## TEXT SEGMENT

The long way around

Fiji Chart

There’s the rhumb line, the great circle route, and there’s the long way around. The latter wasn’t exactly our intention when departing New Zealand for Fiji one late May day, but that’s what sailing is about: life at the mercy of the elements, sometimes for better, sometimes for worse.

It had been a wonderfully unambitious season in the land of the kiwi for me, my husband Markus, and 9-year-old son, Nicky. Once that cyclone season passed and winter was coming on, however, we were eager to explore “the Islands,” as Tonga, Fiji, Vanuatu and New Caledonia are fondly referred to. Apart from shaky sea legs, we wondered, how complicated could this be? The passage is simply the Southern Hemisphere version of the U.S. East Coast to Caribbean run, without the complication of the Gulf Stream. No problem for Namani, our 1981 Dufour 35.

Our suspicions, however, were aroused by a contradiction: while respected sources such as Jimmy Cornell and the Island Cruising Association Rally give late April/early May as a good departure time, most veterans wait for more stable weather patterns in June — that’s winter, meaning an increased frequency of Tasman Sea lows. So which would it be: an early start, toeing the line with the end of the cyclone season, or a later passage, with a trade-off between more reliable weather and colder temperatures?

Markus does a pre-departure check of the rig in Opua, New Zealand.

Searching for an opening
We spent nearly all of May in the Bay of Islands, finding no sign of what we would call a weather window. Boats that did depart early ran very narrow gauntlets between high latitude storms and tropical depressions that seemed determined to keep all intruders out of their territory above 25° south. Some crews got lucky in their gamble; others, not so lucky. We listened in to the radio nets and felt justified for hanging back while others reported 30-, 40-, even 50-knot sustained winds with seas to match. One friend reported: “Arrived in Fiji a little blown away, but all in one piece.” The boat, however, was “in a few more pieces,” including a broken pushpit, a parted genoa sheet, and torn lazy bag. Meanwhile, we were happy and well occupied in New Zealand’s beautiful Bay of Islands. Why rush off?

For a good passage north, we wanted the back side of a low-pressure system moving east across the Tasman Sea; the leading edge of the following high would provide favorable winds up to the trade winds. In the long-term forecasts, the systems all looked promising while they built over Australia. But as time passed and the systems inched closer, they either morphed just enough to postpone our departure, or the South Pacific Convergence Zone would spawn another late season tropical depression. Time and time again, we thought we had our window and prepared for departure. The boat was ready, the crew was ready, even the vegetables were ready. But what were optimistic weather windows to begin with inevitably took a turn for the worse: the high a little too weak, a little too short; or an unstable tropical depression would pop into the scene like a loose cannon. All in all, the science of forecasting seemed more like a dark art of consulting oracles and reading entrails.

## EXTRACTED DATA

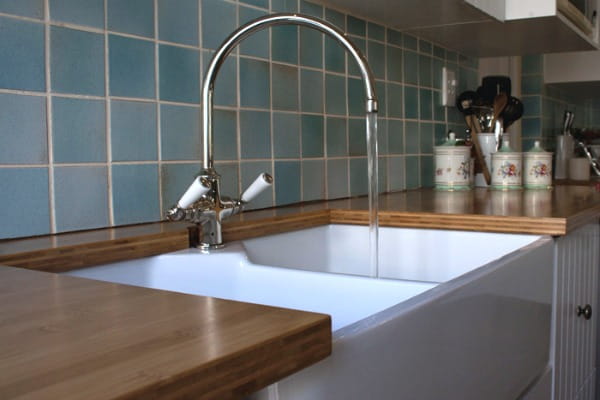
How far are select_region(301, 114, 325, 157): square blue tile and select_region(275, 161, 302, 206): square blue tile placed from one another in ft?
0.17

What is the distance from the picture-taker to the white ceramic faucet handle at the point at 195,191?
83 cm

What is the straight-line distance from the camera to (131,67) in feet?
3.29

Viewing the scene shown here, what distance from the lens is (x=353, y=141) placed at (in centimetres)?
160

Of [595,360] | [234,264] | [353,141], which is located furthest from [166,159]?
[595,360]

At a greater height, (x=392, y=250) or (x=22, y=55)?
(x=22, y=55)

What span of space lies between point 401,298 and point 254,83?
2.24 feet

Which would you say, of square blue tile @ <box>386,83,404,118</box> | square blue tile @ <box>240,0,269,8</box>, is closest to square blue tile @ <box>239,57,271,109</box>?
square blue tile @ <box>240,0,269,8</box>

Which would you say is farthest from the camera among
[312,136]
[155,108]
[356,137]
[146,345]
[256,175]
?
[356,137]

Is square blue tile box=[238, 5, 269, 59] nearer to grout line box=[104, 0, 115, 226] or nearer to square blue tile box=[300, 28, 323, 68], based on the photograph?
square blue tile box=[300, 28, 323, 68]

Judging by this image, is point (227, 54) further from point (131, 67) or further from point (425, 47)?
point (425, 47)

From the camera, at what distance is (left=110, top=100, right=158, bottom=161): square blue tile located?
98 centimetres

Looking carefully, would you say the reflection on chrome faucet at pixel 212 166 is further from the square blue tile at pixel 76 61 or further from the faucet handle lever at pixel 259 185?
the square blue tile at pixel 76 61

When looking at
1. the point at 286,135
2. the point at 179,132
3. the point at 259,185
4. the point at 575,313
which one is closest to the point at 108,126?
the point at 179,132

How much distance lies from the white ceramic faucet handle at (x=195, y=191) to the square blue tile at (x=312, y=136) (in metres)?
0.59
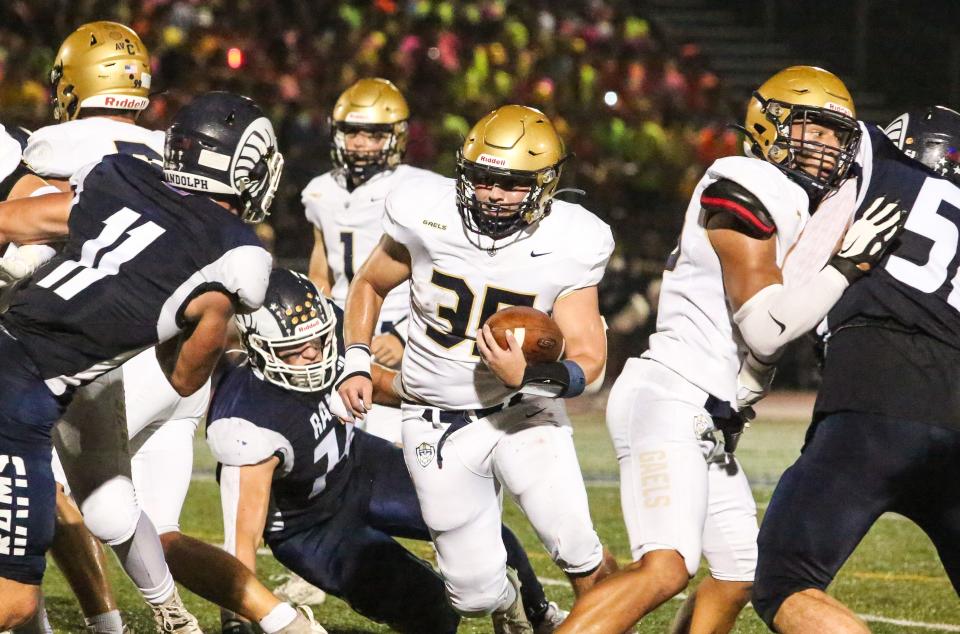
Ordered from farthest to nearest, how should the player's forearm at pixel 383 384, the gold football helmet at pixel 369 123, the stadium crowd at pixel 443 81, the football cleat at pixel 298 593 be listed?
the stadium crowd at pixel 443 81
the gold football helmet at pixel 369 123
the football cleat at pixel 298 593
the player's forearm at pixel 383 384

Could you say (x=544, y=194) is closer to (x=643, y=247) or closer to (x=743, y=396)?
(x=743, y=396)

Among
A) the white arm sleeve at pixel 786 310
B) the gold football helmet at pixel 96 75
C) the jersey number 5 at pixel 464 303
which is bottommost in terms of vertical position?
the jersey number 5 at pixel 464 303

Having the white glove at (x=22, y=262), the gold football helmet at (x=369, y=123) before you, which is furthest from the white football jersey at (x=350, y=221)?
the white glove at (x=22, y=262)

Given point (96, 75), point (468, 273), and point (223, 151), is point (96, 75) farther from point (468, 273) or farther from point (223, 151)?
point (468, 273)

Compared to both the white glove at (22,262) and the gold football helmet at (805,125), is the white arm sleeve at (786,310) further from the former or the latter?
the white glove at (22,262)

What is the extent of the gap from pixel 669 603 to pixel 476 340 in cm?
194

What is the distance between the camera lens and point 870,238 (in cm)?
316

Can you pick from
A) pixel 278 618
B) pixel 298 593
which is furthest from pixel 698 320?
pixel 298 593

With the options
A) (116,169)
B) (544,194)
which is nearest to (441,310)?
(544,194)

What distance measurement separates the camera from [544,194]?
151 inches

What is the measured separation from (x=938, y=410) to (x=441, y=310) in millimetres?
1437

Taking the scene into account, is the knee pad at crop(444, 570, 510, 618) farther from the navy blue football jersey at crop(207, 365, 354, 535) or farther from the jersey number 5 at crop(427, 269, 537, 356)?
the jersey number 5 at crop(427, 269, 537, 356)

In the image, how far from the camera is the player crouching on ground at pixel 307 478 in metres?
3.93

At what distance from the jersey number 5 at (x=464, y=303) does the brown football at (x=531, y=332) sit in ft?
0.64
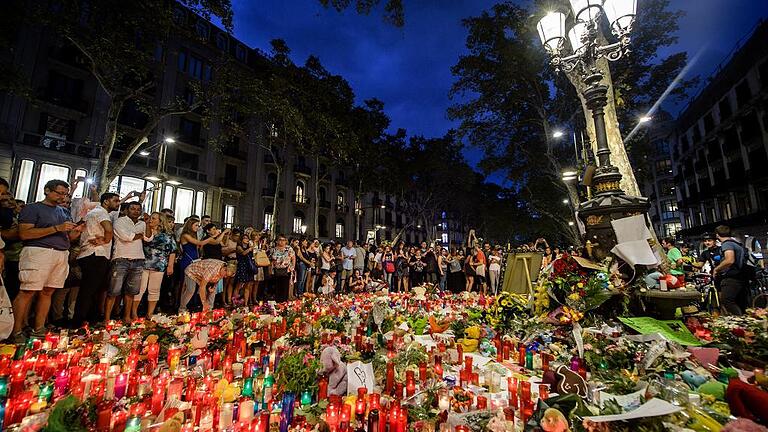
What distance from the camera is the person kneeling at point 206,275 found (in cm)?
611

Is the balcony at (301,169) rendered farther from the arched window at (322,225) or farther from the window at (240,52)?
the window at (240,52)

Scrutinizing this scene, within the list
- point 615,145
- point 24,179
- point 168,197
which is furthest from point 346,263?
point 24,179

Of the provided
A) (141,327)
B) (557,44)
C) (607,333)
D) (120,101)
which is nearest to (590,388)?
(607,333)

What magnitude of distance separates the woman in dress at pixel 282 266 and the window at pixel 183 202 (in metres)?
18.8

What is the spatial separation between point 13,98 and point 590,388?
27.1 metres

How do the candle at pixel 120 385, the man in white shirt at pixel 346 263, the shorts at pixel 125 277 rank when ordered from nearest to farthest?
the candle at pixel 120 385, the shorts at pixel 125 277, the man in white shirt at pixel 346 263

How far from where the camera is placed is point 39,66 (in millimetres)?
18641

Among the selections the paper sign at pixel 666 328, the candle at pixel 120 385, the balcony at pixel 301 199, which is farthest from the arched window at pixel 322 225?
the candle at pixel 120 385

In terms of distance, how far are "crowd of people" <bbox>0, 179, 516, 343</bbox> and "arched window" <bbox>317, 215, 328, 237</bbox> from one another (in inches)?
967

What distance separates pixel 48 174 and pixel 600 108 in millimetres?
26118

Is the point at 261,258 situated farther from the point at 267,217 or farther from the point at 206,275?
the point at 267,217

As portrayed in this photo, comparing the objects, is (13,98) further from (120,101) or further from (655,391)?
(655,391)

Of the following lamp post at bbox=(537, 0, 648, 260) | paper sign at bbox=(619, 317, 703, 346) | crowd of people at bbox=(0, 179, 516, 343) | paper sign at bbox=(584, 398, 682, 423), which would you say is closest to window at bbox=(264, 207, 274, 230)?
crowd of people at bbox=(0, 179, 516, 343)

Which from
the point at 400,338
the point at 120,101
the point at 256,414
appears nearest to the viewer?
the point at 256,414
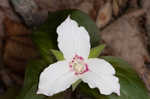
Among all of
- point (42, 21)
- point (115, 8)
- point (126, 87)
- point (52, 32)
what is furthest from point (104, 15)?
point (126, 87)

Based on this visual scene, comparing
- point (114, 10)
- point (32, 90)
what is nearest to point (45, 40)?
point (32, 90)

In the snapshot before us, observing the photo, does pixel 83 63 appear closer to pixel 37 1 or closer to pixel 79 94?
pixel 79 94

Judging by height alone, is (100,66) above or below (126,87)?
above

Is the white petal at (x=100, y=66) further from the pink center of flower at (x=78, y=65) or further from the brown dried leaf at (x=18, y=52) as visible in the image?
the brown dried leaf at (x=18, y=52)

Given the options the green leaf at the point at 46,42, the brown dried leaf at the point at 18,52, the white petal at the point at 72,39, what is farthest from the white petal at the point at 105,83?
the brown dried leaf at the point at 18,52

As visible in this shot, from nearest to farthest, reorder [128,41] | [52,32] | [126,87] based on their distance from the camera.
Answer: [126,87] → [52,32] → [128,41]

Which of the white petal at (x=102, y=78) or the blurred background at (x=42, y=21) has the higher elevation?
the blurred background at (x=42, y=21)

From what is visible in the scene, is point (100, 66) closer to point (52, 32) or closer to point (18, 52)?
point (52, 32)
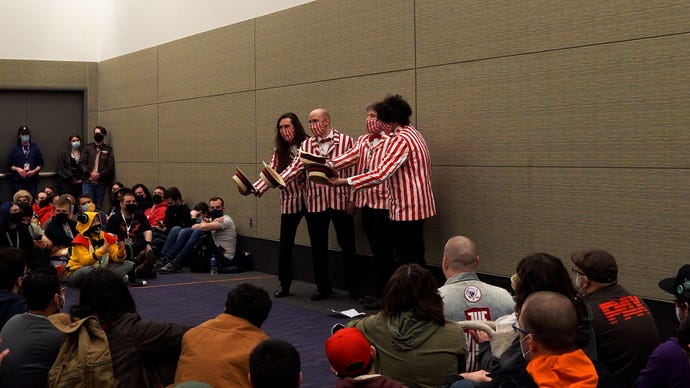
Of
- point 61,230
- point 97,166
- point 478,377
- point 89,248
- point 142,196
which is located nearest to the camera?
point 478,377

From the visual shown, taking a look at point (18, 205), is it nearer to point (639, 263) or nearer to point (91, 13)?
point (639, 263)

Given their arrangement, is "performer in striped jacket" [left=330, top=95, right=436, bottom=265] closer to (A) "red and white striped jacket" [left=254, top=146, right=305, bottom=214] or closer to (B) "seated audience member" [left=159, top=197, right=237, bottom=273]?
(A) "red and white striped jacket" [left=254, top=146, right=305, bottom=214]

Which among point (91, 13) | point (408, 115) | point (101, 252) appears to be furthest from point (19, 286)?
point (91, 13)

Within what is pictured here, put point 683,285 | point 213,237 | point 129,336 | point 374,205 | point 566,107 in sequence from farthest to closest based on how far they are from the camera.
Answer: point 213,237
point 374,205
point 566,107
point 683,285
point 129,336

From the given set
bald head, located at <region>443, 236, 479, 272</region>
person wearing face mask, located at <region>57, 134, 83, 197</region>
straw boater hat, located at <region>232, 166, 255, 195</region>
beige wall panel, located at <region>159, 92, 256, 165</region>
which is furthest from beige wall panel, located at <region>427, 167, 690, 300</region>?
person wearing face mask, located at <region>57, 134, 83, 197</region>

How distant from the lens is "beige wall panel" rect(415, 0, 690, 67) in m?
5.61

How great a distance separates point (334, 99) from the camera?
8.70 metres

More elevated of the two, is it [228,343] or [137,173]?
[137,173]

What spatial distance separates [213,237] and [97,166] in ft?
14.4

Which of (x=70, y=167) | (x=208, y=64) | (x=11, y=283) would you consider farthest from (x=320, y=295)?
(x=70, y=167)

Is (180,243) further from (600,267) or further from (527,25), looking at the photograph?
(600,267)

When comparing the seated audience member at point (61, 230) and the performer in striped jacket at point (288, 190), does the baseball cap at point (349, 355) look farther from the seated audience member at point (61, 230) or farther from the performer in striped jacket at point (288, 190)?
the seated audience member at point (61, 230)

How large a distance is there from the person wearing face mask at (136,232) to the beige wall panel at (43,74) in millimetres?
5465

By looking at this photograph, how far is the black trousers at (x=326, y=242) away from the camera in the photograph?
311 inches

## WHAT IS EXPECTED
Carry on the account of the sailing passage from New Zealand to Fiji, starting after its last sentence. The records are separate material with no connection to the text about sailing from New Zealand to Fiji.

## ANSWER TO THE EXERCISE
Namani departs the Bay of Islands in ideal conditions.

And so we waited, and waited, and waited. Lovely as New Zealand is, the island nation was taking on a Hotel California feel: you can check out any time you want, but you can never leave. Thirty-five-plus knots on the beam with 20-foot seas, anyone? What about four days of strong northerlies, followed by a week of motoring? There were, in fact, a few takers for each of these “windows,” many of them crews with looming visa expiration dates. We bit the bullet and applied for a visa extension instead. What’s NZ $165 versus an unnecessary thrashing (and possible gear damage) at sea? As a consolation, all those perfect New Zealand anchorages were now empty of other cruisers, so we were content to wait on.

It was late May and a full month after our intended departure time before the weather systems stabilized enough to put any faith in the forecasts. Finally, we had it: a low followed by a nice, strong high that would bring us into the trade winds with reliable southeasterlies. Yes, there was one tropical depression out there, but every available forecast model consistently had it tracking well ahead and out of our path before it caused any trouble. A period of northerly winds carried in by a cold front could be dealt with by stopping over at Minerva Reef. It all looked very manageable.


In good company
During our weeks of waiting, we had the feeling that we were stragglers, the softies left behind while all the other kids had gone out to play. But it turned out we were in good company, as evidenced by the sight of 30 crews queued up outside the Opua customs office on the morning of Wednesday, May 29. The atmosphere was one of an excited high school graduation: all hugs, sentimental retrospection, and eager looks forward into a warm, tropical future. Soon, the Bay of Islands was sprouting with more sails than we had seen in a month, an entire armada heading for various points north.

Namani flying only its “baby” staysail in rough conditions.

It all looked so good on that gloriously sunny afternoon. Initially, everything unfolded as expected, with a nice southwesterly breeze to carry us away from land. As night fell, so did the wind, just as forecast. We piled on layers of warm clothing and cranked up the motor. Never had leaving land for the open ocean seem so easy!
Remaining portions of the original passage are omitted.